PRIMAL SCREAM, “Some Velvet Morning” (Sony) Obligatory cover song (Lee Hazlewood) on an album otherwise littered with sounds borrowed from another era? Check. Supremely bored supermodel (Kate Moss) doing the Nico sing-speak cameo thing while the band drags the tune haplessly down its predestined path? Double-check. Founding kingpin (Bobby Gillespie) strangely AWOL on his own record while others in his supporting cast spark reunion rumors regarding groups they once played in (e.g., Mani’s supposed return to a regrouped Stone Roses)? Checkity-check.

MISSY ELLIOTT, “Work It” (Elektra) Missy and her partner-in-rhyme Timbaland followed up last year’s immortal boogie-monster “Get Ur Freak On” by releasing what turned out to be 2002’s best hip-hop record. “Work It” picks up where the duo left off by equally balancing Missy’s twin urges to drop science with the Big Boys without ever letting them forget that she can take home your bacon and fry it up in the pan. Feminism gone stone-cold aggro, “Work It” is Aretha on crack.

COLDPLAY, “In My Place” (Capitol) Everything that critically-acclaimed pop is supposedly not: a delicate, glistening power ballad sodden with enough rainy-day sentiment to pour sugar over your high-school prom and another several dozen besides. But more in touch with its inner goth-kid than Foreigner ever was.

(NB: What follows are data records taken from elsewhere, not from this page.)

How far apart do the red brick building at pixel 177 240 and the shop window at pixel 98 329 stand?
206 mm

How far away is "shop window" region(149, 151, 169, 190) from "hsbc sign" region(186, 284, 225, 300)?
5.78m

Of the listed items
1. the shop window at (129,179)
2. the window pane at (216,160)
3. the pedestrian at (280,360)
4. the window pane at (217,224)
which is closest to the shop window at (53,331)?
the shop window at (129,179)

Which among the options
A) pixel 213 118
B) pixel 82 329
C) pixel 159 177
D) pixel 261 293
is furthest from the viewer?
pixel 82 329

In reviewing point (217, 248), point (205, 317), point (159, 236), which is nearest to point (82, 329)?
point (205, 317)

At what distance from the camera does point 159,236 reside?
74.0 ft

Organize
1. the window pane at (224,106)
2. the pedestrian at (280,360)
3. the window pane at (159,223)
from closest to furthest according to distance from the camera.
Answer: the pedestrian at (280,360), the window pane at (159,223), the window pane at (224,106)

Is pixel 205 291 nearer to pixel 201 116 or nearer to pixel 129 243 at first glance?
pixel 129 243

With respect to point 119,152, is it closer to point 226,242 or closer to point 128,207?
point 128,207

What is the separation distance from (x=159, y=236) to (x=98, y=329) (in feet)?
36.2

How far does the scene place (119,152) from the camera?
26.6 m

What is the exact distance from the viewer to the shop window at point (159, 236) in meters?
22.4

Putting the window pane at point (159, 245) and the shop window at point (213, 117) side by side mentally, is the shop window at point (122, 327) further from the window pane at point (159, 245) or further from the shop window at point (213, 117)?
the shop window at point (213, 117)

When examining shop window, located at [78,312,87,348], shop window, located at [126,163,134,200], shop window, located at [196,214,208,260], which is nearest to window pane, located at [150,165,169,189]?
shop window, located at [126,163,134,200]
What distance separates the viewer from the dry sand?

N.E.R.D., “Lapdance” (Virgin) “Lapdance” is the gravity-free fun zone where the Neptunes’ Pharrell Williams and Chad Hugo finally trade in their faceless guru shtick in favor of getting their own freak on. N.E.R.D.’s hip-hop chops meet jock-rock guitars somewhere out in the DMZ, creating a fresh merger of disparate sonics that sound nothing whatsoever like the depressingly putrid pseudo-metal coughed up by the likes of Limp Bizkit and company over the past few years, and everything like the future of funk (naive faux political lyrical babble notwithstanding).

2 MANY DJ’S, “I Wish” (Pias) The so-called “mash-up” genre (DJ mixes lifting the vocals from one song and juxtaposing them against radically different music from another) was really just an inevitable extension of technology advances and the continued erosion of copyright law. The two Belgian brothers known as 2 Many DJ’s emerged as the foremost purveyors of the genre, and “I Wish” (Skee Lo’s wistful 15 minutes of fame paired with the Breeders’ “Cannonball” for giggles) is their masterstroke—funny, thoughtful and vexing all at once.

THE HIVES, “Hate to Say I Told You So” (Sire/ Burning Heart/Epitaph) Another in the long line of get-rich-quick schemes cooked up by ex-Creation Records chief Alan McGee (the man who originally brought you My Bloody Valentine, Primal Scream, Oasis, et al.), the Hives’ Swedish stinkrock is super stoopid in that good ole Stooges way, all sturm, drang, and amphetamine-fueled brainlessness. Howlin’ Pelle Almqvist makes like a young Jagger; the alt-rock world lies down in a pool of drool at his feet. Derivative? Of course. Rockin’? Most definitely.